In [118]:
from sentence_transformers import SentenceTransformer
from transformers import pipeline
import faiss
import numpy as np
import re

## Functions for loading the book and splitting by page

In [119]:

def load_book(file_path):
    with open(file_path, 'r') as f:
        text = f.read()
    return text

def split_into_chapters(book):
    chapters = re.split(r"CHAPTER", book)  # Split by chapters
    chapters = [chap.strip() for chap in chapters if chap.strip()]
    return chapters

def split_into_pages(chapter):
    pages = chapter.split('\n\n\n')
    new_pages = []
    for page in pages:
        splitted = page.split('\n')
        new_pages.append(splitted[0])
    return pages

def split_entire_book_into_pages(book):
    chapters = split_into_chapters(book)[2:]
    pages = []
    page_num = 9
    for chapter_number, chapter in enumerate(chapters):
        chapter_pages = split_into_pages(chapter)
        
        for page_number, page_content in enumerate(chapter_pages):
            # Create a dictionary for each page that includes chapter and page information
            pages.append({
                'chapter': chapter_number + 1,  # Chapter starts from 1 (adjusted from zero)
                'page': page_num, # Page starts from 9 (adjusted from zero)
                'content': page_content
            })
            page_num += 1

    return pages, chapters
    

In [120]:
def clean_data(page_data):
    
    #Split the data on consecutive newlines (by page)
    clean_content = page_data['content'].split('\n\n')
    
    #Account for starting a new chapter
    if len(clean_content[0]) < 5:
        clean_content = clean_content[2:]
    else:
        clean_content = clean_content[1:]
        
    #Remove any newlines and extra spaces and then rejoin the text
    clean_content = "".join(clean_content).replace("\n", "").strip()  
    clean_content = re.sub(r'\s+', ' ', clean_content)
    
    # Capture sentence-ending punctuation
    split_text = re.split(r'([.!?])', clean_content)
    split_text = [split_text[i] + split_text[i+1] for i in range(0, len(split_text)-1, 2)]

    return split_text


## Generate Embeddings

In [121]:
#Load the model
model = SentenceTransformer('all-MiniLM-L6-v2')

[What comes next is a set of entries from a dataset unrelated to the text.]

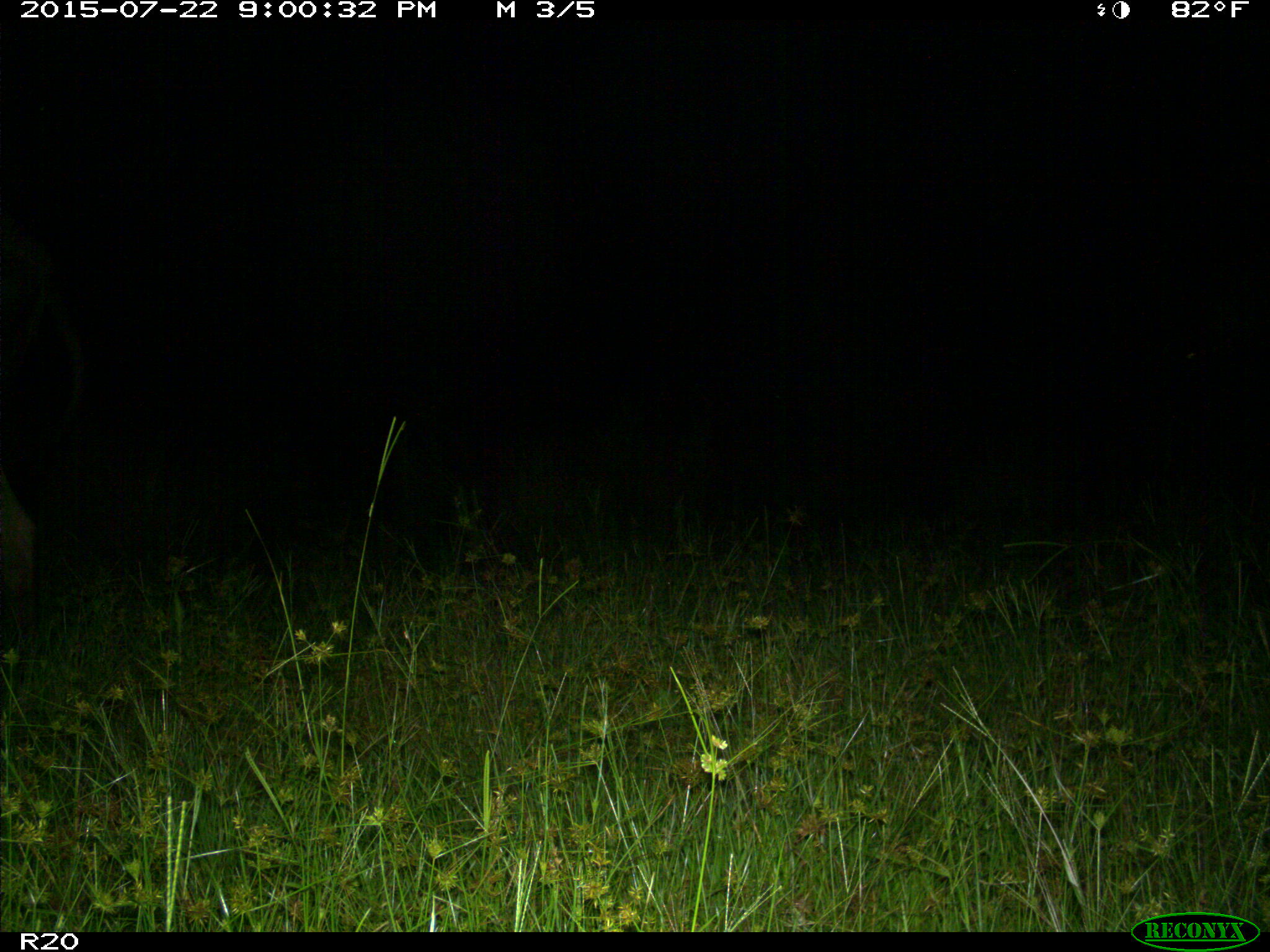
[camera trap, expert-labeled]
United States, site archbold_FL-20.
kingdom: Animalia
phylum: Chordata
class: Mammalia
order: Artiodactyla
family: Bovidae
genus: Bos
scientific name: Bos taurus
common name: domestic cow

#Load the book and split it into pages
book = load_book('smaller_problems_with_philosophy.txt')
pages, chapters = split_entire_book_into_pages(book)
page_data = pages[0]

#Clean the data and put it into a list
all_sentences = []
for page in pages:
    all_sentences += clean_data(page)

# Generate embeddings for each segment (chapter or page)
def generate_embeddings(texts):
    return model.encode(texts)

def create_faiss_index(embeddings):
    dimension = embeddings.shape[1]
    index = faiss.IndexFlatL2(dimension)
    index.add(embeddings)
    return index

embeddings = model.encode(all_sentences)
embeddings = np.array(embeddings, dtype=np.float32)
index = faiss.IndexFlatL2(embeddings.shape[1])
index.add(embeddings)



In [123]:
qa_pipeline = pipeline("question-answering")

def answer_question(context, question):
    return qa_pipeline(question=question, context=context)

def search_pages(query, page_contents, index, top_k=3, chapter_number=None, page_range=None):
    # Filter pages by chapter or page range if specified
    if chapter_number:
        filtered_pages = [page for page in page_contents if page['chapter'] == chapter_number]
    elif page_range:
        start_page, end_page = page_range
        filtered_pages = [page for page in page_contents if start_page <= page['page'] <= end_page]
    else:
        filtered_pages = page_contents  # No filter, return all pages
    
    # Extract content from filtered pages
    filtered_texts = [page['content'] for page in filtered_pages]

    # Encode query and search for the most relevant pages
    query_embedding = model.encode([query]).astype(np.float32)
    distances, indices = index.search(query_embedding, top_k)
    
    # Get the relevant content based on the indices returned from the search
    relevant_pages = [filtered_texts[idx] for idx in indices[0]]
    return relevant_pages

query = "What is the main theme of the chapter?"
relevant_pages = search_pages(query, pages, index, top_k=3, chapter_number=1, page_range=[19, 20])
context = " ".join(relevant_pages)
answer = answer_question(context, query)
print("Answer: ", answer['answer'])
print("Context: ", context)


No model was supplied, defaulted to distilbert/distilbert-base-cased-distilled-squad and revision 626af31 (https://huggingface.co/distilbert/distilbert-base-cased-distilled-squad).
Using a pipeline without specifying a model name and revision in production is not recommended.
Hardware accelerator e.g. GPU is available in the environment, but no `device` argument is passed to the `Pipeline` object. Model will be on CPU.


IndexError: list index out of range